> Information provided:
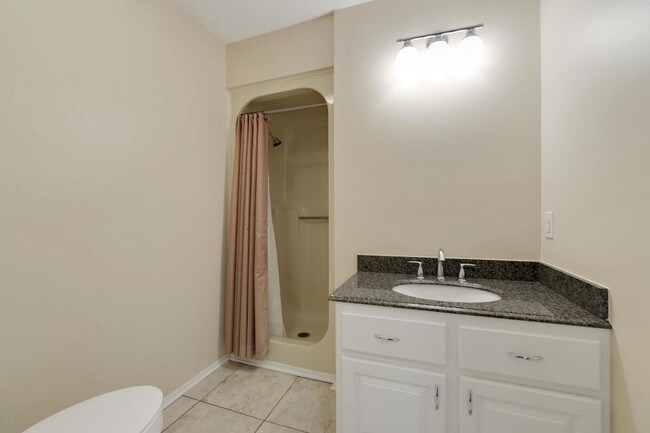 Foto del edificio - 7900 Martin Bluff Rd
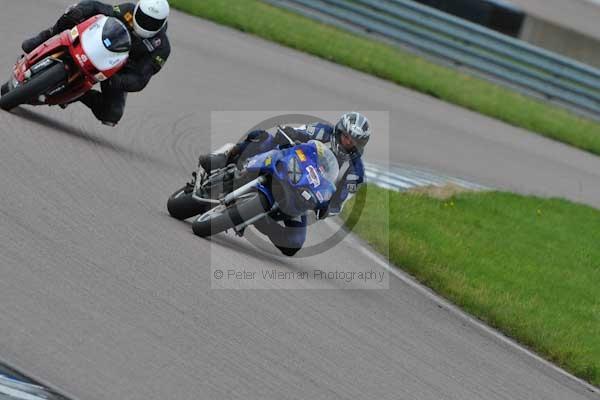 Motorcycle action photographs;Rockingham;Rockingham photographs;event digital images;eventdigitalimages;no limits trackday;peter wileman photography;rockingham corby northamptonshire;trackday;trackday digital images;trackday photos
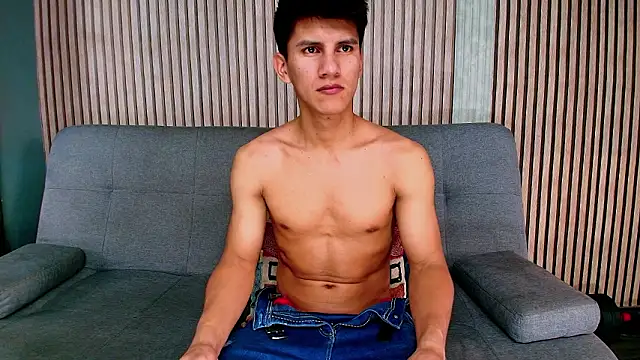 Atlas desire online show from February 2, 2026, 1:21 pm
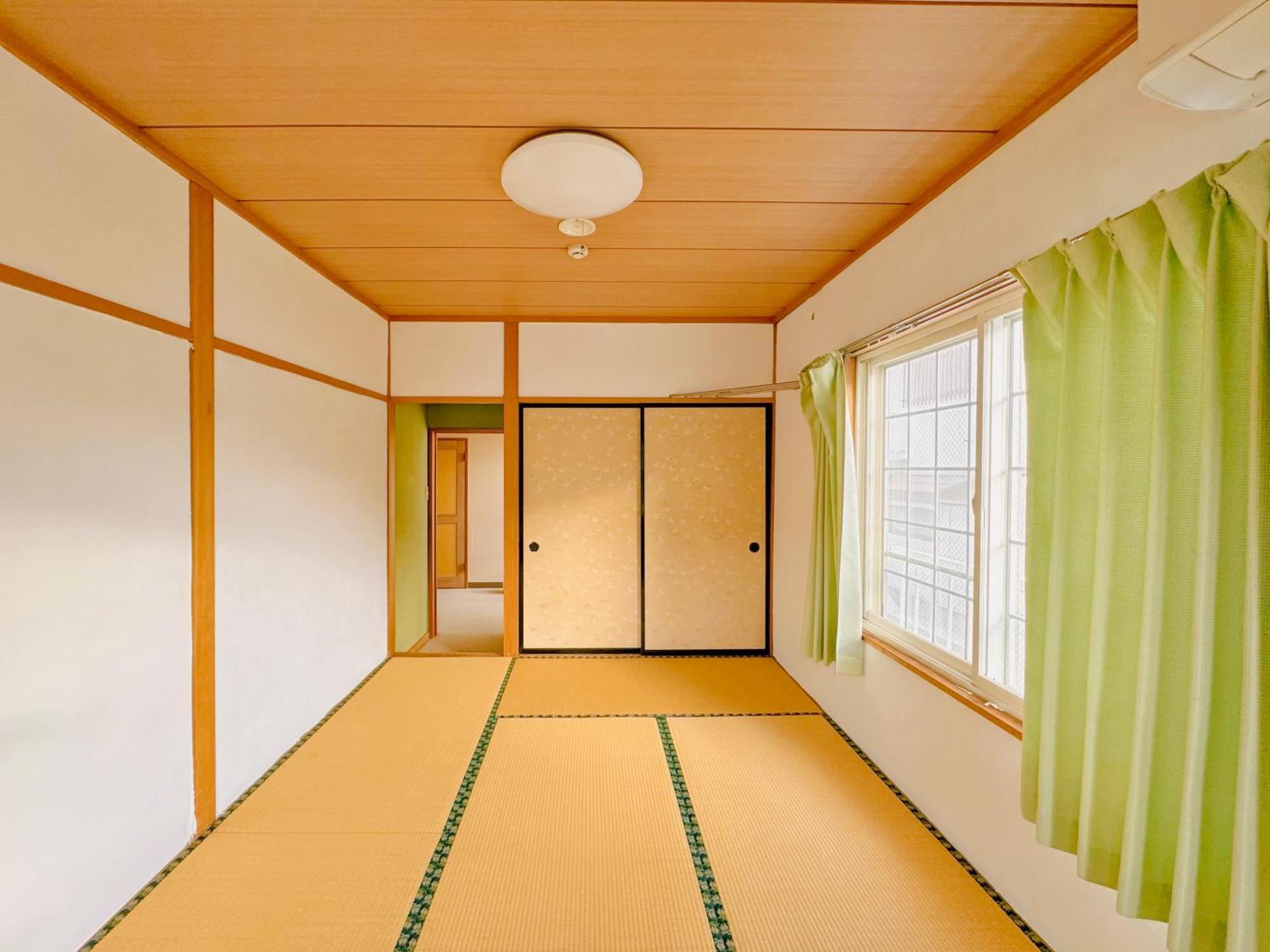 Snowhouse Memorie Hotel-石打丸山 Seki  Екстер'єр фото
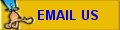 Email Us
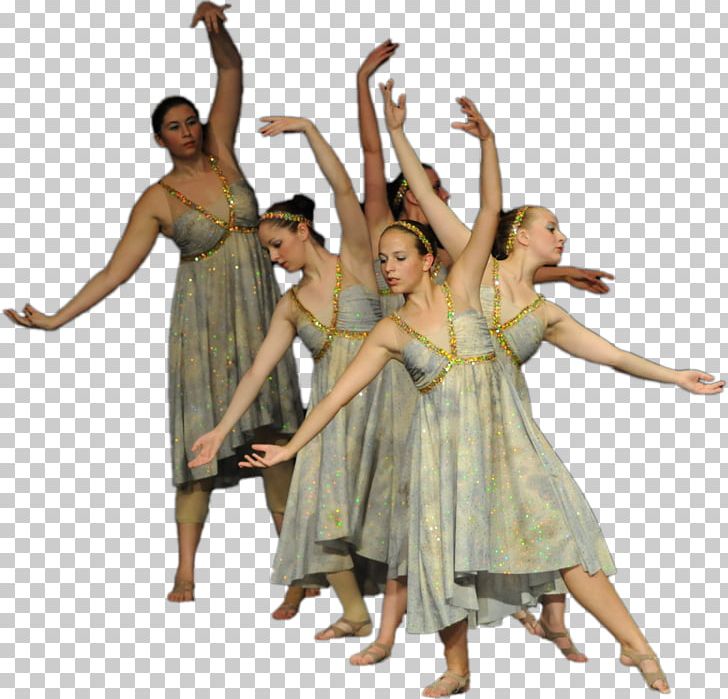 Modern Dance Performing Arts Choreography Ballet PNG, Clipart, Ballet, Choreographer, Choreography, Contemporary Dance, Dance Free PNG Download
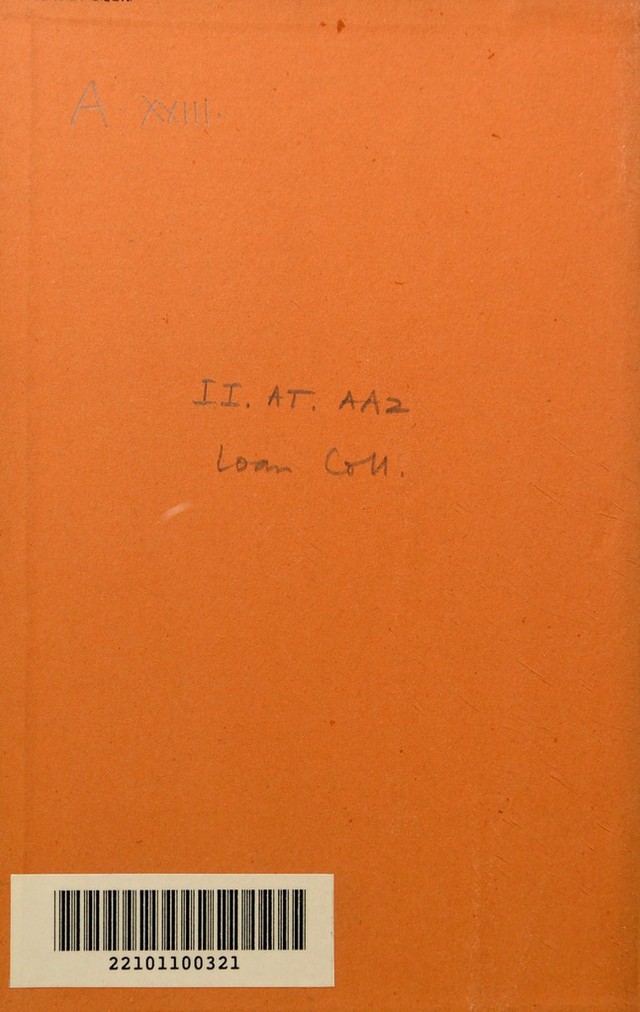 digitised image 2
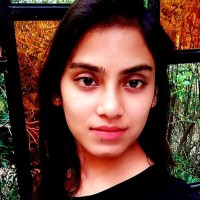 Pallavi Gupta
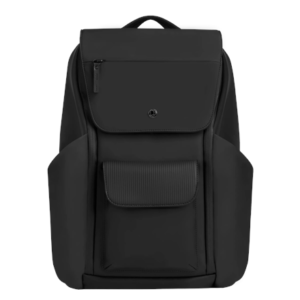 Asus | PP2600 ProArt | Fits up to size 16 ” | Backpack | Waterproof | Black
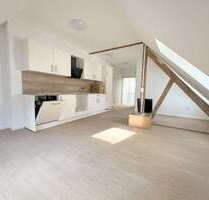 Wohnung zum Kaufen in Wiesbaden 188.752,00 € 33 m²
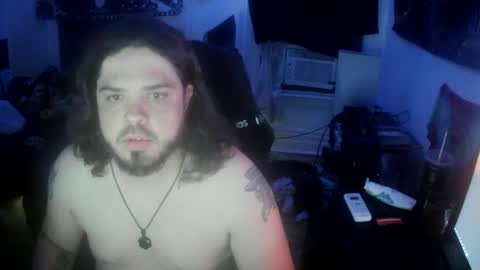 Snapshot of scoobysnaxxxxx chatting on September 29, 6:07 am scoobysnaxxxxx online show from September 29, 6:07 am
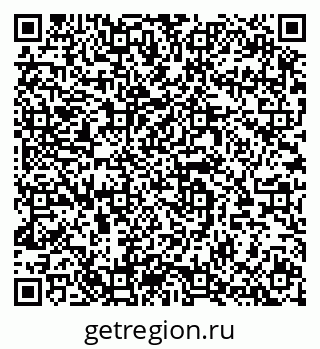 79064634280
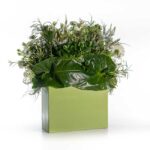 باکس گل B350 - Image 20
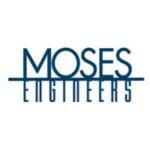 moses-engineers-logo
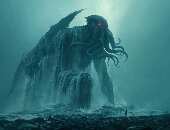Pandora6669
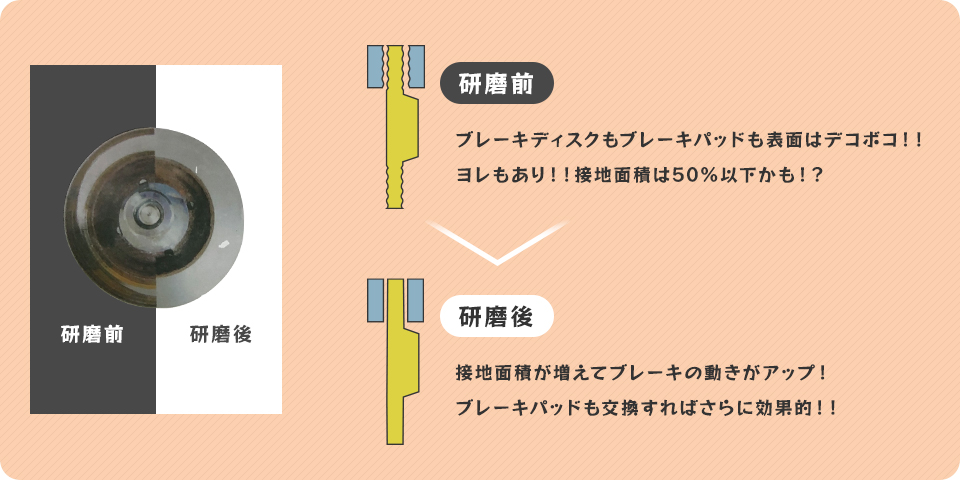 contents_banner_02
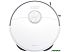 Робот-пылесос Trouver Robot Vacuum P50 Pro Ultra RLP53HE (евровилка, белый) Робот-пылесос Trouver Robot Vacuum P50 Pro Ultra RLP53HE (евровилка, белый)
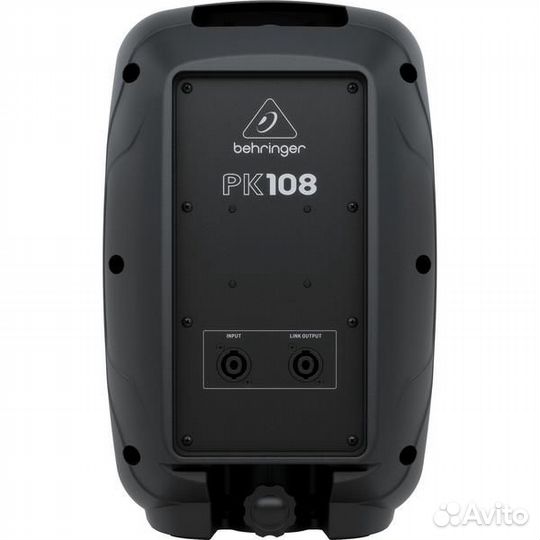 Behringer PK108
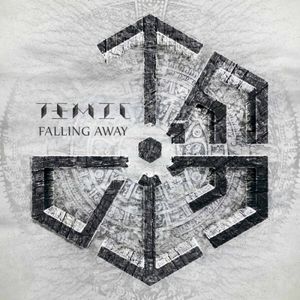 Falling Away (Single)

> Exercise brief:
With the pictures omitted, copy exactly the lines of the listing above starting at the line containing "Motorcycle action photographs;Rockingham;Rockingham" and ending at the line containing "contents_banner_02", both included.

> Output below:
 Motorcycle action photographs;Rockingham;Rockingham photographs;event digital images;eventdigitalimages;no limits trackday;peter wileman photography;rockingham corby northamptonshire;trackday;trackday digital images;trackday photos
 Atlas desire online show from February 2, 2026, 1:21 pm
 Snowhouse Memorie Hotel-石打丸山 Seki  Екстер'єр фото
 Email Us
 Modern Dance Performing Arts Choreography Ballet PNG, Clipart, Ballet, Choreographer, Choreography, Contemporary Dance, Dance Free PNG Download
 digitised image 2
 Pallavi Gupta
 Asus | PP2600 ProArt | Fits up to size 16 ” | Backpack | Waterproof | Black
 Wohnung zum Kaufen in Wiesbaden 188.752,00 € 33 m²
 Snapshot of scoobysnaxxxxx chatting on September 29, 6:07 am scoobysnaxxxxx online show from September 29, 6:07 am
 79064634280
 باکس گل B350 - Image 20
 moses-engineers-logo
Pandora6669
 contents_banner_02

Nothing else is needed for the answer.